These are chat archives for dereneaton/ipyrad

8th
Dec 2015
Deren Eaton
@dereneaton
Dec 08 2015 00:16
More fixes to steps 3 and 5 just merged to master
We're getting pretty close to having this thing running. Unfortunately I'm gonna be pretty busy the next week or two. :books: My input s gonna slow down til then.
Isaac Overcast
@isaacovercast
Dec 08 2015 01:56
I know! I'm psyched!
Also, turns out converting mpileup to the format we need is actually just as annoying as i thought it would be, so it set me back a day (today mostly). Think i have it licked, just debugging the last bits
Also, i was thinking about pulling all refseq mapping code out of cluster within and putting it into its own python file and making function calls into it. There's just a lot of code and it's making cluster_within pretty bulky, plus i think it's good practice to isolate functionality in this way. I'm probably gonna do that unless you have strong feelings otherwise.
Deren Eaton
@dereneaton
Dec 08 2015 02:27
Yeah, good idea.
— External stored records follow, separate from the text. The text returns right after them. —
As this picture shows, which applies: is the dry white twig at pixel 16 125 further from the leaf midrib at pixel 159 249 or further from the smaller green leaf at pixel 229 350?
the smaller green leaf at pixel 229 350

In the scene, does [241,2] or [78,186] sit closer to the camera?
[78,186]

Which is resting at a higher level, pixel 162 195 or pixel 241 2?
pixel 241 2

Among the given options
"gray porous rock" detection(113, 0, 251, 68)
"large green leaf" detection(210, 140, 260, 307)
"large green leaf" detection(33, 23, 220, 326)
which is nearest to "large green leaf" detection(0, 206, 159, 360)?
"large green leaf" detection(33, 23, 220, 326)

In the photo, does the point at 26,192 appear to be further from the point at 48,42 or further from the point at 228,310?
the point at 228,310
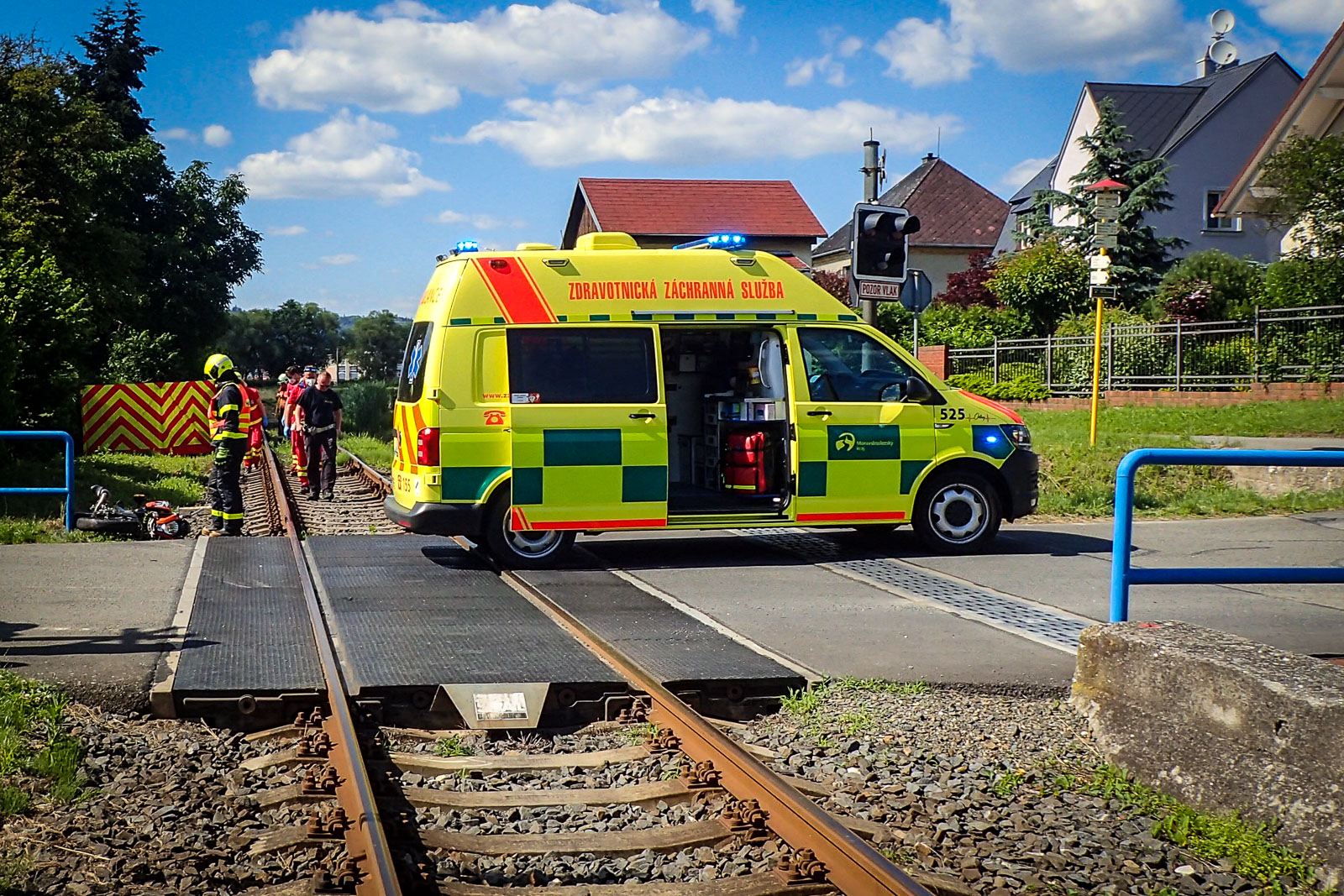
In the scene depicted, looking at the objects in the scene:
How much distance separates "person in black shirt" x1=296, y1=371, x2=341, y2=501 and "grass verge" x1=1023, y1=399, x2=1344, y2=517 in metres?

I've been playing around with werkin ipyparallel into the new way we want it. Getting close.
Isaac Overcast
@isaacovercast
Dec 08 2015 04:25
Question: vsearch derep and clustering have to use the '-strand both' flag for gbs because you get a mix of forward and reverse reads from hits at any give cut site, if i understand correctly. I'm working with a similar problem in refseq, reads that align to the reverse strand, and am contemplating taking the complement of these for the final output. Assume this is what is happening here but wanted to verify. Align everything as if it was on the forward strand?
Deren Eaton
@dereneaton
Dec 08 2015 17:11
yeah, that's right.
Deren Eaton
@dereneaton
Dec 08 2015 18:18
Here's the new ipyparallel setup:
Deren Eaton
@dereneaton
Dec 08 2015 18:23

CLI:
main launches ipcluster with a unique cluster-id (could do profiles too, but doesn't yet). ipyrad.core.Assembly imports this id and sets it as a hidden attribute of the Assembly object:
data._ipclusterid = 'ipyrad-[pid]'
data._ipprofile = ''
When the ipyparallel.Client() is launched it uses these two attributes so that it connects to and later kills the correct controller.

API:
ipcluster should be started outside of ipyrad. If the user starts it with a non-default cluster-id or profile then the user can set these as attributes to the Assembly object so it attaches to the correct Client. If ipyparallel is not running or can't find the profile, etc, it should return an informative error message.